* Task description: Take the data below and copy exactly the lines starting at the one with "6. Give the" and finishing at the one with "Answer Carbohydrates provide", both included.

* Extracted information:
____________________
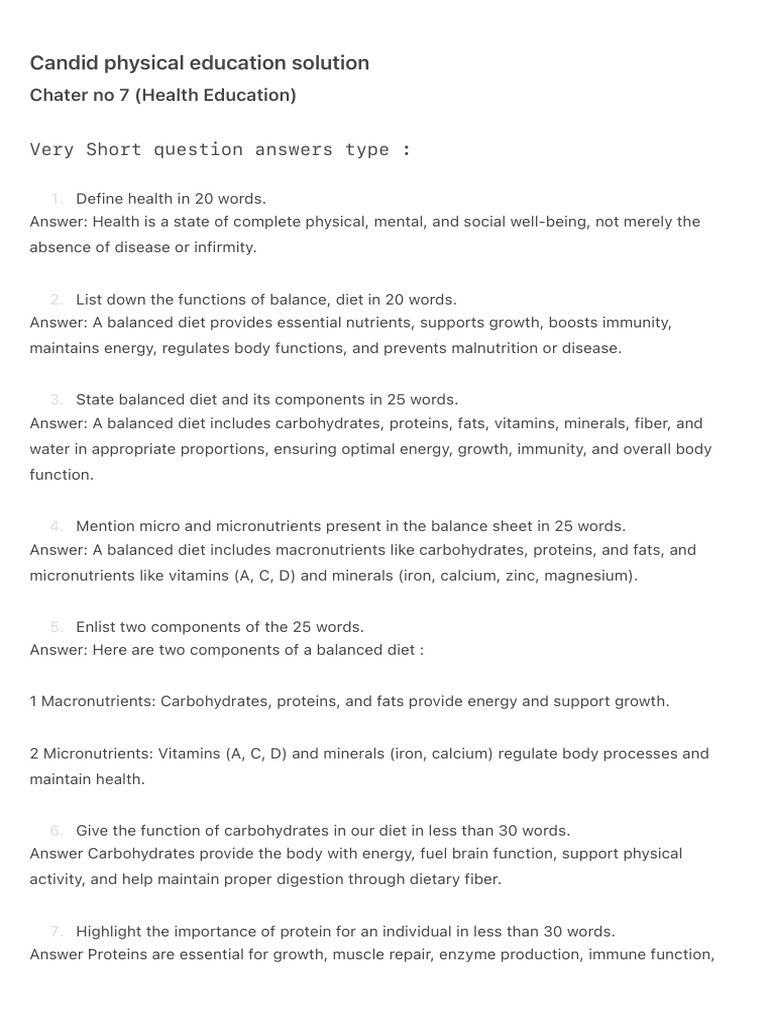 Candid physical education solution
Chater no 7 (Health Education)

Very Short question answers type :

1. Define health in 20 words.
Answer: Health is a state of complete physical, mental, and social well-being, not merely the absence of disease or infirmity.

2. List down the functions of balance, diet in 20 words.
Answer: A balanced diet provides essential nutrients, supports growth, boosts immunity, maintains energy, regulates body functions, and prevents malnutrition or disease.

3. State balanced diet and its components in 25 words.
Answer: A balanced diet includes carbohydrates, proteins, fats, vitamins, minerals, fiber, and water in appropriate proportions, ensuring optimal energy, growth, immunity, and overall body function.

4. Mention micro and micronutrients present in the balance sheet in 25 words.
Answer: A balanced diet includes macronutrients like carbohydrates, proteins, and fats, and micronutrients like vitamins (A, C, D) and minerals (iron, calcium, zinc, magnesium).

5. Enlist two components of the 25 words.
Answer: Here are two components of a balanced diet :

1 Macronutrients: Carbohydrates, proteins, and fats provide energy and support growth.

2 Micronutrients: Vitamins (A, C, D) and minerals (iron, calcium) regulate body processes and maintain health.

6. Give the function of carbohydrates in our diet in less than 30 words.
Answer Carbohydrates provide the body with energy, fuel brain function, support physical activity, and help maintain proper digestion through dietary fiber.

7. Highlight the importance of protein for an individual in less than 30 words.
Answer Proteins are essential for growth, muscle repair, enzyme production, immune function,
____________________
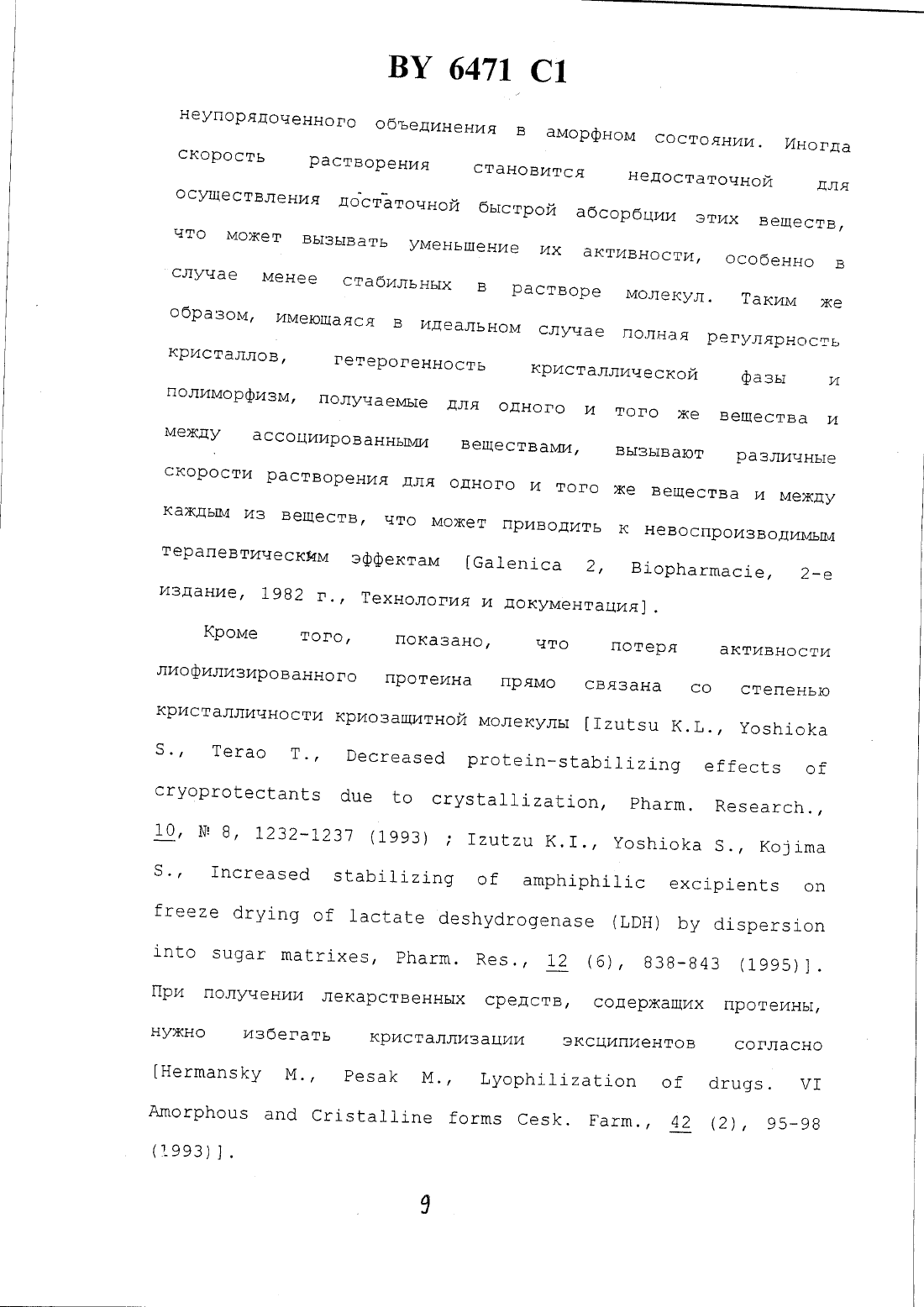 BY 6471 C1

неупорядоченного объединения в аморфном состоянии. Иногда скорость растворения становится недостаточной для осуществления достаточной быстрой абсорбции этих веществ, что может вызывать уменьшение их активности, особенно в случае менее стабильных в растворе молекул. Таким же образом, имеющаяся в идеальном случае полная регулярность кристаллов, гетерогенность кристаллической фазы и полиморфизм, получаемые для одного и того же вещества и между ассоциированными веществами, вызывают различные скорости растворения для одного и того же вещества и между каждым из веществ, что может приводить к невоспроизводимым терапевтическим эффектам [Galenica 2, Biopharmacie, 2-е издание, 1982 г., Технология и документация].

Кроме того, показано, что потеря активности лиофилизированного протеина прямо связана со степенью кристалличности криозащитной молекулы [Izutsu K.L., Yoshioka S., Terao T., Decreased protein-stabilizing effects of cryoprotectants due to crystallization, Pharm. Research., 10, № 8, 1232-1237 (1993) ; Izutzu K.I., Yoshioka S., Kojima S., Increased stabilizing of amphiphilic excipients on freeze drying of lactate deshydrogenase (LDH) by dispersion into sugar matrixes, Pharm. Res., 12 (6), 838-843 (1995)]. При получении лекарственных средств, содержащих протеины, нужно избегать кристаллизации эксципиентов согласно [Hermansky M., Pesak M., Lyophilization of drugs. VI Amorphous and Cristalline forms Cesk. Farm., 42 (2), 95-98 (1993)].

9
____________________
* Solved exercise:
6. Give the function of carbohydrates in our diet in less than 30 words.
Answer Carbohydrates provide the body with energy, fuel brain function, support physical activity, and help maintain proper digestion through dietary fiber.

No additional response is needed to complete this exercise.